Raquel hocha la tête, même si dans le fond elle n'y croyait que très peu. "- j'espère." après quelques secondes de silence, signifiant que la brune ne souhaitait plus en parler, la blonde reprit la parole en effectuant à nouveau un changement de sujet :

"- d'ailleurs, tu sais que Oscar rentre dans deux semaines ? j'ai trop trop trop hâte." elle laissa la gêne habituelle être remplacée par une joie immense. après quatre ans de relation et une demande de fiançailles, Fleur avait toujours gardé la folie des premiers jours, se comportant encore littéralement comme si elle venait de le rencontrer. "- il va venir visiter des appartements avec moi, t'imagines ? depuis le temps que j'en rêve."

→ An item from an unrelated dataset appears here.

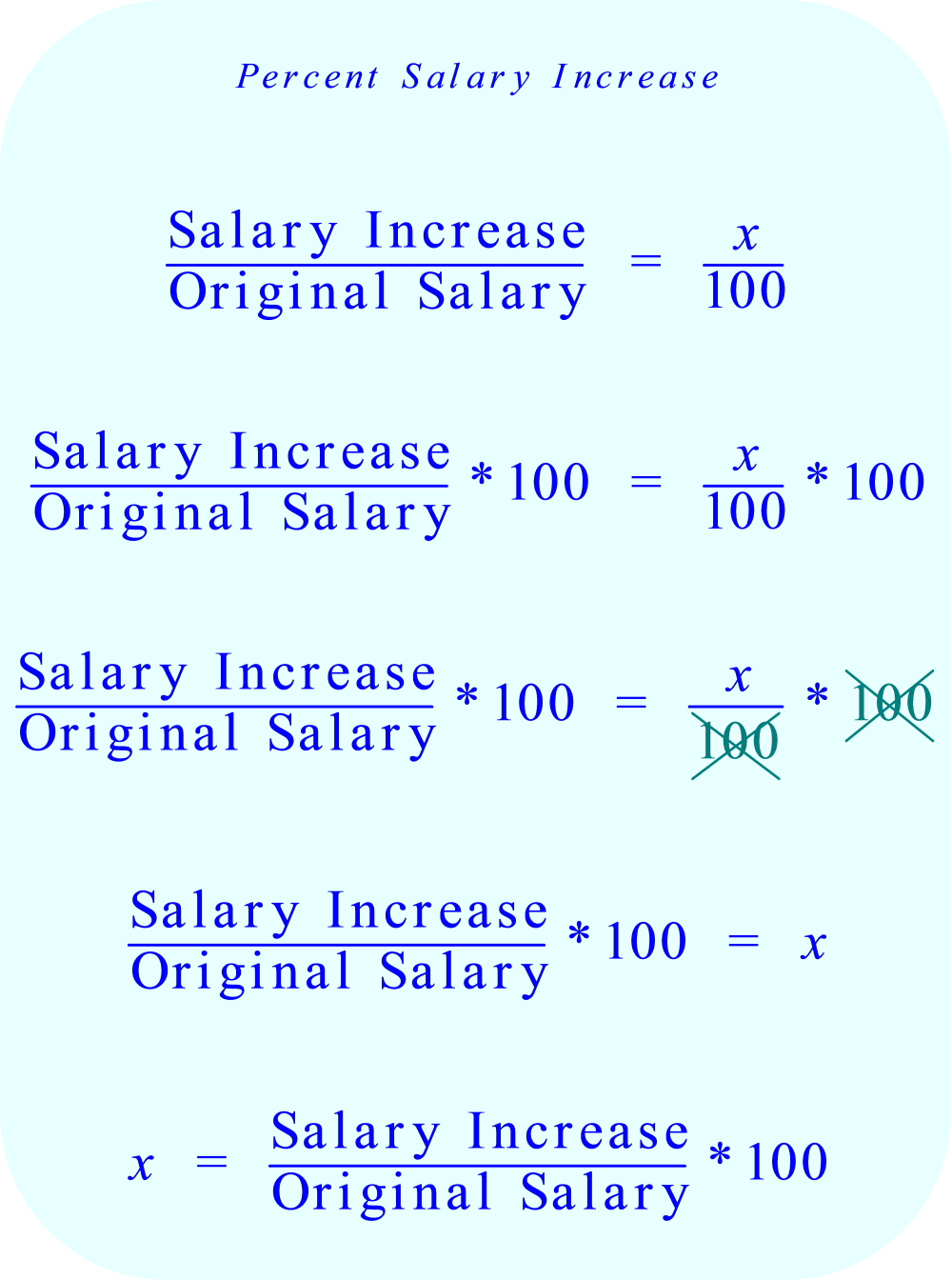 How To Calculate The Percent Of Salary Increase Click To Enlarge How To  Calculate Percentage Change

et oui, après ces quatre ans de relation à distance, la demande de fiançailles avait aussi été le moment pour Oscar d'annoncer qu'il emménagerait sur Paris, aux côtés de sa future femme. alors, leur prochain plan était désormais de trouver un appartement, pour y vivre à deux. "- mon Dieu, t'es bientôt maman, mariée, coincée dans une voiture 7 places avec 4 enfants à l'arrière, à écouter pat'patrouilles tous les jours..." le dessin que la portugaise réalisait actuellement était loin d'être le plus agréable.

"- mais ta gueule, pas du tout, on va juste emménager ensemble.

- ça me semble si loin.

- tu devrais t'intéresser à ce qu'il y a autour de toi, tu verrais que c'est pas si loin."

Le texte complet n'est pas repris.